Return, word for word, the passage of the post about Floyd's illness that runs from "Someone sent me" to "the daily battles.".

**Document section:**
------

I know it's hard for everyone to understand exactly what Floyd's condition is.  I've tried to explain it, but it's hard to grasp unless you are here with him.  One thing to clarify - he's not in a coma!  He is conscious.  He recognizes us, he listens attentively most days, he seems to understand, and he often responds in some way to let us know he is tracking with what we are saying.  There are, however, some days when he just doesn't "connect" with us.  His attention seems elsewhere.  Because he can't speak to tell us things, we don't always know what is happening with him.  On his good days, he greets us with a big smile.

We recently passed the 40 months milestone for Floyd's illness.  It's a strange thing.  In some ways it seems to have gone by quickly.  In other ways it seems to have been forever.  All we can do is just walk through one-day-at-a-time.  

Lots of my days start off "normal" - calm, peaceful, with things to do that day, but not intense.  And then suddenly, like a light switch being flipped.......things come along that bring storms into the day.  The day becomes stressful and intense in an instant.

I've had some of those days this week.  Each time, I immediately knew I couldn't make it on my own.  I needed God's help.  I needed Him to rescue me in a few situations.  A couple times I've found myself saying to the Lord - "Really?  You want me to have to deal with this?"  He was probably chuckling at my attitude.  I'm glad He is patient with me and has a sense of humour.

I'm learning once again, in very profound ways, that I can't just live on yesterday's grace and on the strength of times gone by.  I need to receive afresh His mercies that are new every morning, and lean into them each day, for each new thing that comes along.  Sometimes I have to receive that fresh grace and help many times a day!

Someone sent me the photo I've used at the top of this post.  I absolutely love it!  When I'm facing something overwhelming, I think of this photo.  "Aslan" is right beside me!!  He will help me get through anything.  I can just picture the mighty "Lion of Judah" standing beside me in the daily battles.

There are so many verses about God "holding our right hand."  Sometimes I stretch out my hand and imagine Him holding it while I speak out promises from the Word of how He'll be with me.  I sense His presence with me in the "battle" of the day.

In the midst of these things this week, the Lord put the word BRAVE on my heart and gave me a simple understanding of what it meant for me:

B - be bold, in the strength of His might

R - be resilient, don't let the storms blow me over

A - be alert, watching for things I need to take a stand against

V - be vigorous, in my pursuit of God's grace

E - be eager to learn and grow

I think these are the things He is asking of me as I hold firmly to His right hand.  I can be "brave" because of His help.  Aslan is by my side!

------

**Records supplied:**

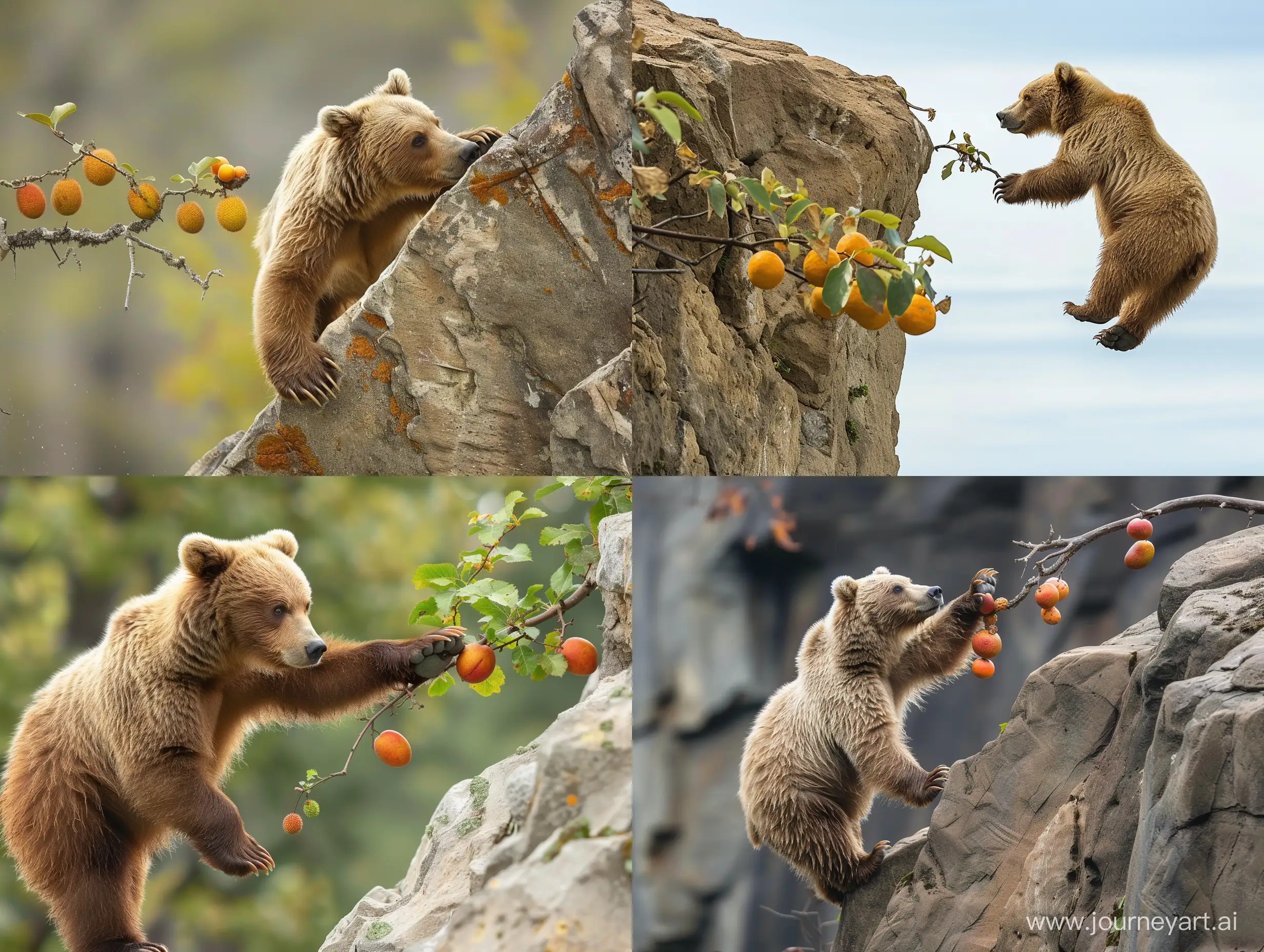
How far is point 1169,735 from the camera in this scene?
3074mm

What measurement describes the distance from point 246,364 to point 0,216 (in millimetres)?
958

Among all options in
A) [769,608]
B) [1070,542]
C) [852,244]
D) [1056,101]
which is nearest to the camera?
[852,244]

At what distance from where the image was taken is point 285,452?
3.16 meters

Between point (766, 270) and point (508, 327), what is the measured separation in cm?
75

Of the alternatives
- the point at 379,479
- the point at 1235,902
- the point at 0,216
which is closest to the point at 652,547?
the point at 379,479

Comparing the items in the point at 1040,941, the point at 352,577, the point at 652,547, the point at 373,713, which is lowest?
the point at 1040,941

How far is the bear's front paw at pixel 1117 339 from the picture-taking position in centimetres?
340

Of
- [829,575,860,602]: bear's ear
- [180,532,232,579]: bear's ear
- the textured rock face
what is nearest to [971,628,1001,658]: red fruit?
[829,575,860,602]: bear's ear

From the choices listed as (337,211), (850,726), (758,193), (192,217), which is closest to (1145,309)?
(758,193)

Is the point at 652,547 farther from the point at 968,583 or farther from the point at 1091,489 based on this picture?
the point at 1091,489

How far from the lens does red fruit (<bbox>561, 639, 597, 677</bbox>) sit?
3.36 meters

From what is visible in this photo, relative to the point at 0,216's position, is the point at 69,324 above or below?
below

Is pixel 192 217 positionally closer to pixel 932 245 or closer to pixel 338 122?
pixel 338 122

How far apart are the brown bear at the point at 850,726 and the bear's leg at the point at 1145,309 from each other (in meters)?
0.85
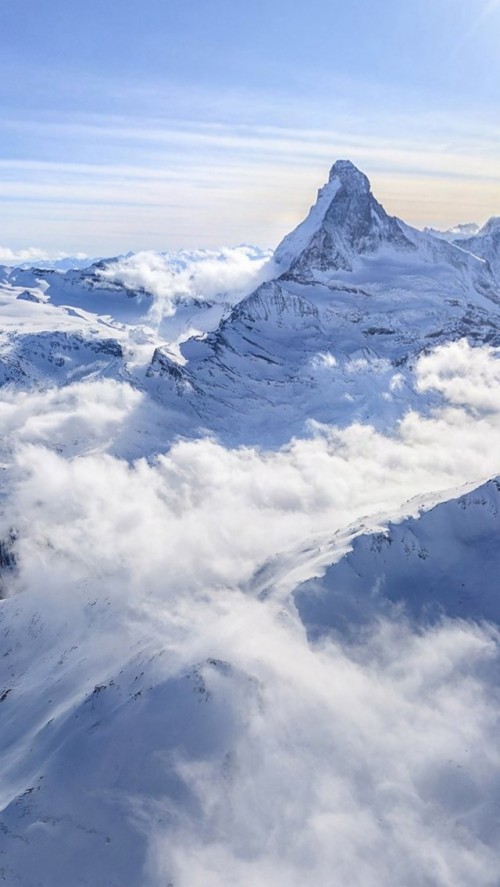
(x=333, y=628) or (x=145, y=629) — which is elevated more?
(x=333, y=628)

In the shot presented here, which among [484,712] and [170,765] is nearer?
[170,765]

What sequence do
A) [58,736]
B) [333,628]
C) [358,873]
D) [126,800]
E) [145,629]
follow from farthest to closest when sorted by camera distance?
[145,629] → [333,628] → [58,736] → [126,800] → [358,873]

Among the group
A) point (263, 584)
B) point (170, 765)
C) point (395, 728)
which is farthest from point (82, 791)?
point (263, 584)

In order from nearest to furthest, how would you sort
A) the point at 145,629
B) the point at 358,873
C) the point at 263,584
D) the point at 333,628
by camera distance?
1. the point at 358,873
2. the point at 333,628
3. the point at 145,629
4. the point at 263,584

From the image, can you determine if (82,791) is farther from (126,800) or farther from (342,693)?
(342,693)

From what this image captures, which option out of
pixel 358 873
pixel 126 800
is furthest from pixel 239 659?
pixel 358 873

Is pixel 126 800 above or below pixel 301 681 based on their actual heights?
below

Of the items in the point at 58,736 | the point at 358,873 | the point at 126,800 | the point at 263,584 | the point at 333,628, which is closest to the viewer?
the point at 358,873

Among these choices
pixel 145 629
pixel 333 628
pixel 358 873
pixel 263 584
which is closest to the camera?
pixel 358 873

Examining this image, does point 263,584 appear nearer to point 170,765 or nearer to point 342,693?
point 342,693
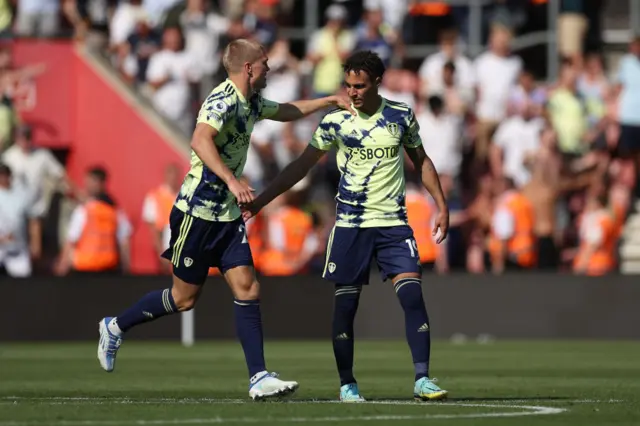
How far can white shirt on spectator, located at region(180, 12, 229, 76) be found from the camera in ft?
75.6

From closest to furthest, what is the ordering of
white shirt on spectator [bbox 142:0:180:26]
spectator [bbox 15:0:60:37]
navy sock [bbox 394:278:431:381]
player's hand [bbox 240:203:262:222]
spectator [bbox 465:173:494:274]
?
1. player's hand [bbox 240:203:262:222]
2. navy sock [bbox 394:278:431:381]
3. spectator [bbox 465:173:494:274]
4. white shirt on spectator [bbox 142:0:180:26]
5. spectator [bbox 15:0:60:37]

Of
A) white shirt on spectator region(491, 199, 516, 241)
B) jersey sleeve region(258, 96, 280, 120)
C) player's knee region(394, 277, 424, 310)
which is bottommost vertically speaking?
white shirt on spectator region(491, 199, 516, 241)

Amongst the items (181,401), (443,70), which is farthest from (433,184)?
(443,70)

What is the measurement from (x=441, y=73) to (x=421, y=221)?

------

**Result of the task:**
Someone sent me the photo I've used at the top of this post.  I absolutely love it!  When I'm facing something overwhelming, I think of this photo.  "Aslan" is right beside me!!  He will help me get through anything.  I can just picture the mighty "Lion of Judah" standing beside me in the daily battles.